Permutations with restriction We have $n$ types of objects, the number of objects of type $i$ being $a_i$, $1\leq i\leq n$.
What is the number of permutations of the 
$\sum_{i=1}^n a_i$ objects, if no two objects of the same type may be next to each other?
A simple example: If we have the objects $\{a,a,a,b,b,c,c\}$, then we allow $abcabac$ but not $aaabbcc$.
I have searched the web. The only results I found were about permutations of (pairwise) different objects avoiding certain patterns. 
I put this question on math.stackexchange.com but haven't received an answer.
 A: Here is a generating function for the problem.  I will do the case where there are three types of object, but the pattern will be evident.  The strategy is to represent the free associative algebra on the types of object modulo the relation that each generator squares to zero.
Define 
$$x = \pmatrix{
 0 & 0 & 0 \\
 1 & 0 & 0 \\
 1 & 0 & 0
}
$$
$$y = \pmatrix{
 0 & 1 & 0 \\
 0 & 0 & 0 \\
 0 & 1 & 0
}
$$
$$z = \pmatrix{
 0 & 0 & 1 \\
 0 & 0 & 1 \\
 0 & 0 & 0
}
$$
Now we build the generating function:
$$f_k(a,b,c) = \pmatrix{1/2 & 1/2 & 1/2} (ax + by + cz)^k \pmatrix{1 \\ 1 \\ 1}.$$
For example, 
$$f_4(a,b,c)=2a^2b^2 + 6a^2bc + 6ab^2c + 2a^2c^2 + 6abc^2 + 2b^2c^2.$$
These coefficients are the answers to the problem.  For instance, the first term asserts that there are exactly two ways to use $a,a,b,b$ to form a string without adjacent $a$'s or $b$'s.
+ + + + +
### Exercise set:
1 - Update the permutations thread starting with "A simple example: If" and going on through "received an answer.", changing "web" to "internet".
2 - Show in full every row of the entries that contains the string "line".

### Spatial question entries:
+ + + + +
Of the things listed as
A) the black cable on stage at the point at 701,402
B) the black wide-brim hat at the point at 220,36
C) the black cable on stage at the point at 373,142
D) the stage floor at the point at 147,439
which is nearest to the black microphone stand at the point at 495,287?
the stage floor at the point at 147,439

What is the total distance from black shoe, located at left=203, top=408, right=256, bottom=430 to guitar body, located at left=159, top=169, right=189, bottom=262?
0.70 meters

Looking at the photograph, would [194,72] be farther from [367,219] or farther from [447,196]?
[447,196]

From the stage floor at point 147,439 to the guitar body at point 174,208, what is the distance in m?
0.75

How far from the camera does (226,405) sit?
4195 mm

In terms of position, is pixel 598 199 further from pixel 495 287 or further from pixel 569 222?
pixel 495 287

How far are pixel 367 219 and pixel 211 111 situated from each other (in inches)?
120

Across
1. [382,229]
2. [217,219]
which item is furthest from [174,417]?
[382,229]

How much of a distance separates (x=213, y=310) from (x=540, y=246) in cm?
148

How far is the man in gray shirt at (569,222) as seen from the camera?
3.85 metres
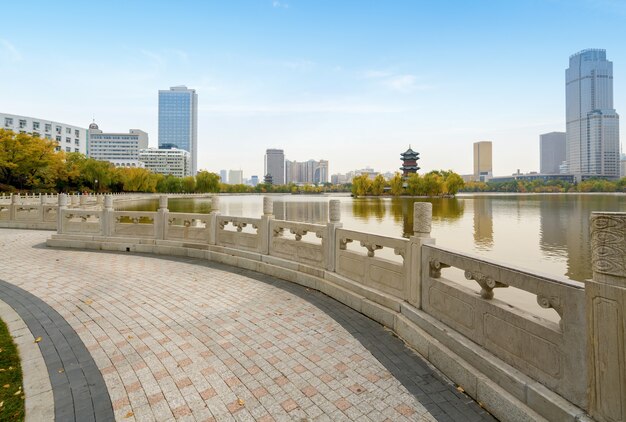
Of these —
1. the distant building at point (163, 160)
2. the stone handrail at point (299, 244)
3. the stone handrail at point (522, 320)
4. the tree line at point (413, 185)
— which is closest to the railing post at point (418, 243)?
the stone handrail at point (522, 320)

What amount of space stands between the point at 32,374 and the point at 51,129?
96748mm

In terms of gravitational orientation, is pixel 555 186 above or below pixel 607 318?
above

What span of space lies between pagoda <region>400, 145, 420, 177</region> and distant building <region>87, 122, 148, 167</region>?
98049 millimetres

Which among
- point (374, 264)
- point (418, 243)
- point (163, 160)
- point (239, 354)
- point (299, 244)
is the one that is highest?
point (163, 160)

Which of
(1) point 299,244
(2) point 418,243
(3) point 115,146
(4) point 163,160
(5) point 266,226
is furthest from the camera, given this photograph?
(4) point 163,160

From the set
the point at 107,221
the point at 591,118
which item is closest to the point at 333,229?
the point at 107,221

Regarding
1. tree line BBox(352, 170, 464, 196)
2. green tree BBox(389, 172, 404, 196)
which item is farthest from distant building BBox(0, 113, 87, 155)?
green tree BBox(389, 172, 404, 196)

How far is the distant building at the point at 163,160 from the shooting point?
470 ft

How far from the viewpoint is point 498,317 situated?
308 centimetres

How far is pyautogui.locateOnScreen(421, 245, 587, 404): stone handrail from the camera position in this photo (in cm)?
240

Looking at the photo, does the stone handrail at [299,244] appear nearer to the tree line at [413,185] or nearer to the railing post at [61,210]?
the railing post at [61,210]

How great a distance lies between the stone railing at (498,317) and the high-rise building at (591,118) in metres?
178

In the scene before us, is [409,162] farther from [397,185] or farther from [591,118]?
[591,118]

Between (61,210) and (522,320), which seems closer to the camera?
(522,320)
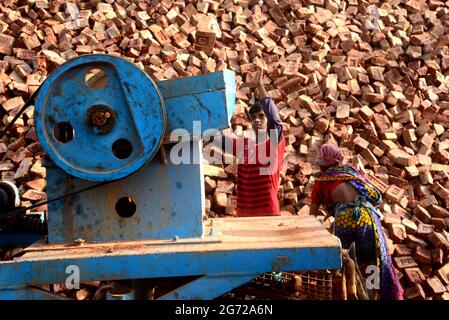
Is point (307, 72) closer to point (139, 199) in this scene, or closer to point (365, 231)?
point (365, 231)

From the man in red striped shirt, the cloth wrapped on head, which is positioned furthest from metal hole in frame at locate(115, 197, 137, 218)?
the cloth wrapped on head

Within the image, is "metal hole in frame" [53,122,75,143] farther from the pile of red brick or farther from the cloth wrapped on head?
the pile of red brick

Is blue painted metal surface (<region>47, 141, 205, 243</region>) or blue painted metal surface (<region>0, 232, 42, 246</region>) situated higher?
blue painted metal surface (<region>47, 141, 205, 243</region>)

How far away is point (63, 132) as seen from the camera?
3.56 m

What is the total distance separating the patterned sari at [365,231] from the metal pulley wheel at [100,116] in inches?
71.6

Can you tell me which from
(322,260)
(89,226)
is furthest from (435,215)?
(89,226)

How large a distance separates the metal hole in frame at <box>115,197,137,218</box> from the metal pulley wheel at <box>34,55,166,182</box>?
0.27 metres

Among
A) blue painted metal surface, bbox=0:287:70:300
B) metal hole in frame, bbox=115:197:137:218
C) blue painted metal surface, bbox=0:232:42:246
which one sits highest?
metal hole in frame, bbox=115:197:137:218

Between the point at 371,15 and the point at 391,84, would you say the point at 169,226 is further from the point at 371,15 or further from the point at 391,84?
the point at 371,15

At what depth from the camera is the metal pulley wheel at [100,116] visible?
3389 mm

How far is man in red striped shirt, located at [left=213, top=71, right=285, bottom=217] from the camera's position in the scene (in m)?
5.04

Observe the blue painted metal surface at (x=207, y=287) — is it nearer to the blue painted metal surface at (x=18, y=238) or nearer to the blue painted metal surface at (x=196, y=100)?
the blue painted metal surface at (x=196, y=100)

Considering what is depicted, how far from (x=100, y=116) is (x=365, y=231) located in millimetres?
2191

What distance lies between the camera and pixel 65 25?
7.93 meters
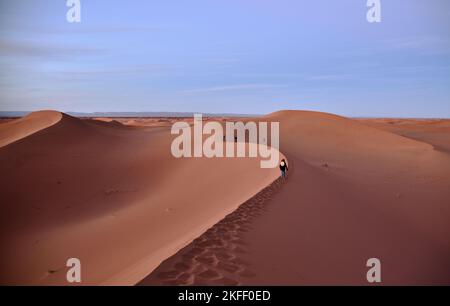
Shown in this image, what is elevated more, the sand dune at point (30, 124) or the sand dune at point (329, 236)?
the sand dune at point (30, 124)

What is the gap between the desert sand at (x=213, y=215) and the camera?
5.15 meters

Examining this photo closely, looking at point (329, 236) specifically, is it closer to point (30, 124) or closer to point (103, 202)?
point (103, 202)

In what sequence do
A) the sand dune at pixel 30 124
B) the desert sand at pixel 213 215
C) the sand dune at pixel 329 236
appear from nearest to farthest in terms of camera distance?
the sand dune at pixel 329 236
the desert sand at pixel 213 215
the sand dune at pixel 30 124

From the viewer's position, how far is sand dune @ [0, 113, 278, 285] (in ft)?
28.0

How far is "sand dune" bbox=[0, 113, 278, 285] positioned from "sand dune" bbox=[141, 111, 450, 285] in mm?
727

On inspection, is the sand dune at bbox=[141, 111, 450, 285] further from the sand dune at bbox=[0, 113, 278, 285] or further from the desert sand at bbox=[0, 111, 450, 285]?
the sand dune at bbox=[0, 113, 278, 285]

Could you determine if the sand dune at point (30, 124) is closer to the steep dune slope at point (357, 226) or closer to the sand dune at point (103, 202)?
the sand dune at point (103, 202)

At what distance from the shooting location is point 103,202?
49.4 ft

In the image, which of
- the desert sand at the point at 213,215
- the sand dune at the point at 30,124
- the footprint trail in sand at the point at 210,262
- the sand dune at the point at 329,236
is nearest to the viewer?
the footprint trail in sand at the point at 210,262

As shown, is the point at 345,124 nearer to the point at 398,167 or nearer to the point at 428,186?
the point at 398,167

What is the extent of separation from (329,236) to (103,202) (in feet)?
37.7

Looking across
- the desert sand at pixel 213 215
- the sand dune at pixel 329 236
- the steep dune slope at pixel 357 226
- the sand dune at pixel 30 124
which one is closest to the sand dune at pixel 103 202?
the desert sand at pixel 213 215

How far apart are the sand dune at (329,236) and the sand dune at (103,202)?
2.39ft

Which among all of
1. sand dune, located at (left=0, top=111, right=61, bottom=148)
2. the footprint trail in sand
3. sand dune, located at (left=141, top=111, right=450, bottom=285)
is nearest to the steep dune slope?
+ + + + +
### Exercise answers:
1 -
A simple example: If we have the objects $\{a,a,a,b,b,c,c\}$, then we allow $abcabac$ but not $aaabbcc$.
I have searched the internet. The only results I found were about permutations of (pairwise) different objects avoiding certain patterns. 
I put this question on math.stackexchange.com but haven't received an answer.

2 -
4. the tree line at point (413, 185)
1. tree line BBox(352, 170, 464, 196)
Looking at the photo, does the stone handrail at [299,244] appear nearer to the tree line at [413,185] or nearer to the railing post at [61,210]?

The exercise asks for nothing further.